Tim Burton’s movies have delivered diminishing returns in recent years as the director slides further and further into nauseatingly wacky computer-generated excess, with only the occasional glimmer of the gothic whimsy that made him a beloved household name. The good news is that Miss Peregrine’s Home for Peculiar Children is a much better and more restrained film than Dark Shadows or Alice in Wonderland; the bad news is that it’s still a tedious YA adaptation with a half-baked metaphor about Burton’s career that might make you feel even more depressed about what the man has become.

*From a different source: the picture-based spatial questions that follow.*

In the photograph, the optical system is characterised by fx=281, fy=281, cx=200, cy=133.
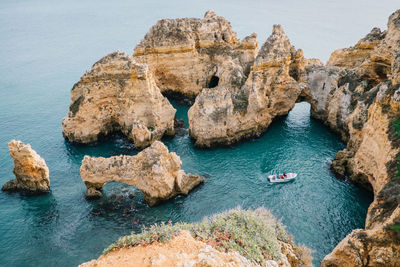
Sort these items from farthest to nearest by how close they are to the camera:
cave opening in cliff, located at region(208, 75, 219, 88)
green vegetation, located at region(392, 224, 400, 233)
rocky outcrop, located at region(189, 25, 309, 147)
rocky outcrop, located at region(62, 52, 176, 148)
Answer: cave opening in cliff, located at region(208, 75, 219, 88)
rocky outcrop, located at region(62, 52, 176, 148)
rocky outcrop, located at region(189, 25, 309, 147)
green vegetation, located at region(392, 224, 400, 233)

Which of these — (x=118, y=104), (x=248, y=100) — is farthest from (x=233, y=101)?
(x=118, y=104)

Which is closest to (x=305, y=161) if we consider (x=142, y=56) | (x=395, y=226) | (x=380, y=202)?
(x=380, y=202)

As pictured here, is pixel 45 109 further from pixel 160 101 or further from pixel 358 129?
pixel 358 129

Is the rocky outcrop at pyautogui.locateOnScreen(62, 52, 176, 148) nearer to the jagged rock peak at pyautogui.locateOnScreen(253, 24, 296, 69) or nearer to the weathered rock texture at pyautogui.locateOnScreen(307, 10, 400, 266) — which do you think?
the jagged rock peak at pyautogui.locateOnScreen(253, 24, 296, 69)

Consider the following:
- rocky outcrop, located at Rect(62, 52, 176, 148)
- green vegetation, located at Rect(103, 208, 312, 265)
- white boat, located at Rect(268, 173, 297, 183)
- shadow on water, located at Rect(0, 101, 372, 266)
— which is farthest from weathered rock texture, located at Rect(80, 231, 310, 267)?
rocky outcrop, located at Rect(62, 52, 176, 148)

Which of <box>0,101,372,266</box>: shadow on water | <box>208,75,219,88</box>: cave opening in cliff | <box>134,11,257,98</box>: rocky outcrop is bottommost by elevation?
<box>0,101,372,266</box>: shadow on water

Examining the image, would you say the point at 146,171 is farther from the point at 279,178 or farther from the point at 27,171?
the point at 279,178
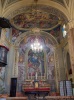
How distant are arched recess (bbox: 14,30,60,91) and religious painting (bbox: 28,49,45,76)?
39 centimetres

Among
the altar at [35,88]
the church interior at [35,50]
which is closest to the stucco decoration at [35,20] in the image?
the church interior at [35,50]

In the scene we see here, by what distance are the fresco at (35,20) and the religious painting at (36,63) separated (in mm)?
3332

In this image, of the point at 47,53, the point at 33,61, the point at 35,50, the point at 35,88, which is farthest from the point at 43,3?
the point at 35,88

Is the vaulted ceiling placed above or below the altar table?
above

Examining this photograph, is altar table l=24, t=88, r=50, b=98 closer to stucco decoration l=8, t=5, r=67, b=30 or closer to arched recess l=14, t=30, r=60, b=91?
arched recess l=14, t=30, r=60, b=91

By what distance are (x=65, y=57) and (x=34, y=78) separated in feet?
13.5

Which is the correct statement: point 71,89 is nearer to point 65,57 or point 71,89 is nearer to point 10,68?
point 65,57

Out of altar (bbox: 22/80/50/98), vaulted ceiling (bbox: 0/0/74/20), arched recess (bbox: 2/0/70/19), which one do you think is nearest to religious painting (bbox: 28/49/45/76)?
altar (bbox: 22/80/50/98)

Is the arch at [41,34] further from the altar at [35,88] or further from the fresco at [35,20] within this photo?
the altar at [35,88]

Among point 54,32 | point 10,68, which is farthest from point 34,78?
point 54,32

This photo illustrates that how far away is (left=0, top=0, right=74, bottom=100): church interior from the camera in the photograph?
35.0ft

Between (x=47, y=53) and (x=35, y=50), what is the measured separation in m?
1.86

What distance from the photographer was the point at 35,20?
14227 mm

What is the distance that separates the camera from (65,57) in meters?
13.2
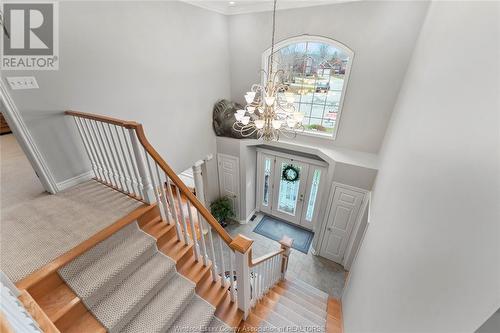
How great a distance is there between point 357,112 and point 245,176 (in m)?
2.75

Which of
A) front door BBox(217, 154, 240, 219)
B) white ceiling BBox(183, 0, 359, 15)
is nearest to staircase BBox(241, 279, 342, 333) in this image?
front door BBox(217, 154, 240, 219)

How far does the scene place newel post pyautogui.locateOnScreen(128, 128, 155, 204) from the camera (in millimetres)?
1888

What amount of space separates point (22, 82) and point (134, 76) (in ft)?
3.88

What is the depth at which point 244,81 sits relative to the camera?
185 inches

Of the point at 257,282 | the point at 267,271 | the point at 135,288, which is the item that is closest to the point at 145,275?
the point at 135,288

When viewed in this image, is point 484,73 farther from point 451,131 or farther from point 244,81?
point 244,81

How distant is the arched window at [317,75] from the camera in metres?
3.78

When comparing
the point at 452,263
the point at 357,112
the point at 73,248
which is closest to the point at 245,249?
the point at 452,263

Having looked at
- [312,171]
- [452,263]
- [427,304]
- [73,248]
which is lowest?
[312,171]

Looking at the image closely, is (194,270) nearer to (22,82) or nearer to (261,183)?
(22,82)

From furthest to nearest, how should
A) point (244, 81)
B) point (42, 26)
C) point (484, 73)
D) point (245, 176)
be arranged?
point (245, 176) → point (244, 81) → point (42, 26) → point (484, 73)

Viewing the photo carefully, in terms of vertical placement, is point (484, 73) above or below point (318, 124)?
above

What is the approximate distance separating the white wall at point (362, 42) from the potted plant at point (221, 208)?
2.59 meters

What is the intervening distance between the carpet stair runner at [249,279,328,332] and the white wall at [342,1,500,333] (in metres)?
0.90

Based on Ransom Riggs’ dark fantasy novel of the same name, Miss Peregrine’s Home for Peculiar Children follows teenage Jake (Asa Butterfield) after the mysterious and gruesome death of his grandfather, Abraham (Terence Stamp). After years of hearing stories about Miss Peregrine and her school full of Peculiars (like X-Men but more Tim Burton-y), Jake is determined to discover — and prove — the truth; what he finds is a world tucked within our own, in which gifted children are kept hidden to protect them from a nefarious Peculiar (Samuel L. Jackson) and shadowy monstrosities known as Hollows.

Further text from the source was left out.